The IMF has been lucky to have such an experienced hand available while it's been thrust into the limelight. Having brokered big loans in Latvia, Hungary and Romania that seem to have averted a complete catastrophe, Allen says the organization hasn't received as much credit as it is due. "I have been with the Fund for 40 years, so it's not the first time we've seen the messenger being blamed for the bad news. The Fund came into this crisis with considerable financial resources which cushioned the necessary adjustments. It's hard for people to really see what it would be like without the IMF money. It's quite easy to associate the adjustment somehow with the Fund," he says.
Just as the Sheriff rarely gets the thanks of the townspeople once he's prevented the bandidos marauding through town, so the IMF has the difficult task of explaining that things could have been an awful lot worse without its intervention. He says that much of the discussion in 2009 was about the possible domino effect, which would have seen an awful lot more misery, unemployment and losses if it hadn't been contained. "The fact is the Fund reduces the amount of immediate adjustment that has to be made. Of course it also has to be repaid, but it rearranges the adjustment over time. That act is of considerable value," he maintains. "What the Fund has done in this part of the world is move very rapidly and be instrumental in preventing contagion from one country to another. We really deserve some credit for having prevented knock-on effects to other parts of the region."
An extremely affable conversationalist, the only time bne suspects Allen's trigger finger is getting itchy is when it brings up the controversial theory held by economist Mark Weisbrot that the IMF's concern over CEE was really rooted in a desire to protect western banks from their own over-exposure to the region. "We were concerned about the exposure of western European banks in this region, which could have had a knock-on effect into Western Europe.
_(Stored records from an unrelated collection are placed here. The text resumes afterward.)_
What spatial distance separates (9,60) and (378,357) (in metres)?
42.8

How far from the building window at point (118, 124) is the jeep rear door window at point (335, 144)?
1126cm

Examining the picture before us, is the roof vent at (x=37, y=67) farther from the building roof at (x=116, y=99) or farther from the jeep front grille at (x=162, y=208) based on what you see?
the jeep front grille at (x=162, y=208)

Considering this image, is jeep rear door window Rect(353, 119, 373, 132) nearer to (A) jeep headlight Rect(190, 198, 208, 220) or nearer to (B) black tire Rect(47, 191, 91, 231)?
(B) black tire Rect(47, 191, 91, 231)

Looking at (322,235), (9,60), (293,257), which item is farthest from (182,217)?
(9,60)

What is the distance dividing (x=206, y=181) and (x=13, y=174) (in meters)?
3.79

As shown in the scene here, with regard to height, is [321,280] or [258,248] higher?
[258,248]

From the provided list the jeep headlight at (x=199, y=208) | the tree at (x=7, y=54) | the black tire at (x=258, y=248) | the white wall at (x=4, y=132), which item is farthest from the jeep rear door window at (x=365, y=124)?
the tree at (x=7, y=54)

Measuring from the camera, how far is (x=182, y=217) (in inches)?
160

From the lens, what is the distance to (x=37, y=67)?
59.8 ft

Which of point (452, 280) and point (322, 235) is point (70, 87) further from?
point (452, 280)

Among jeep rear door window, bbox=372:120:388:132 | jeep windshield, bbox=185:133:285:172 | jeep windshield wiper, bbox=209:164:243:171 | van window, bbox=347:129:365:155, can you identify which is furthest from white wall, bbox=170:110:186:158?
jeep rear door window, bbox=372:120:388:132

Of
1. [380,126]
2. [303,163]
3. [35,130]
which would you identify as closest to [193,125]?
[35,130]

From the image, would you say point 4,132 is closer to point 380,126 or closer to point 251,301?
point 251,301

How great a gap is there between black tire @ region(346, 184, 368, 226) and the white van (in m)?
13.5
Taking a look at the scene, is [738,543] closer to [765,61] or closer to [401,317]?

Again the actions that were taken both to coordinate bank exposure and to ensure that countries had the resources to function normally has meant that the west European parent banks have had more time to adjust to the problems," he says. "We helped prevent a collapse of the Western European banking system by preventing a collapse of the Eastern European banking system. You can't say the only beneficiaries of this were shareholders in western banks. They have benefited from it, but only because the mechanism for enforcing a loss on those people would have been huge burdens on other people in Central and Eastern Europe and taxpayers in Western Europe. So I don't buy the theory that anything is alright to promote the collapse of capitalism!"
Despite rapidly rising sentiment across CEE, Allen is concerned that the recovery taking place is based largely on public action - ie. both the keeping of interest rates very low by central banks and the fiscal stimulus packages that have been put together by governments - which hasn't yet been converted into sustainable consumer demand. Also, he notes that it's difficult to have sufficient bank credit available for really supporting a very strong recovery unless sharper action is taken to correct bank balance sheets. "On one hand, you want animal spirits to rise again and people to take certain risks, but you want it to be in moderation - if people were just capitalising on extremely low interest rates that would be a mistake."
The CEE economies may have been among the hardest-hit in the world, but they may now be ahead of others in terms of facing new economic realities, Allen thinks. That's particularly true of the Baltic states, which have opted for painful austerity packages to rebalance budgets instead of the "spend, spend, spend" approach of fiscal stimulus. "We have seen other countries trying internal devaluation, so it's not unprecendented, but we also know it can be hard in terms of what happens to unemployment rates, for example. But we're going to see a lot more of this because the experience of the Baltic states is not totally unique. That is what we are now seeing in some of the other European countries in the south who had a similar boom and bust phenomenon which is having to be corrected." "It would be remarkable if some lessons weren't learned from the crisis."
And with a barely-audible jangle of spurs, he heads back out onto the range.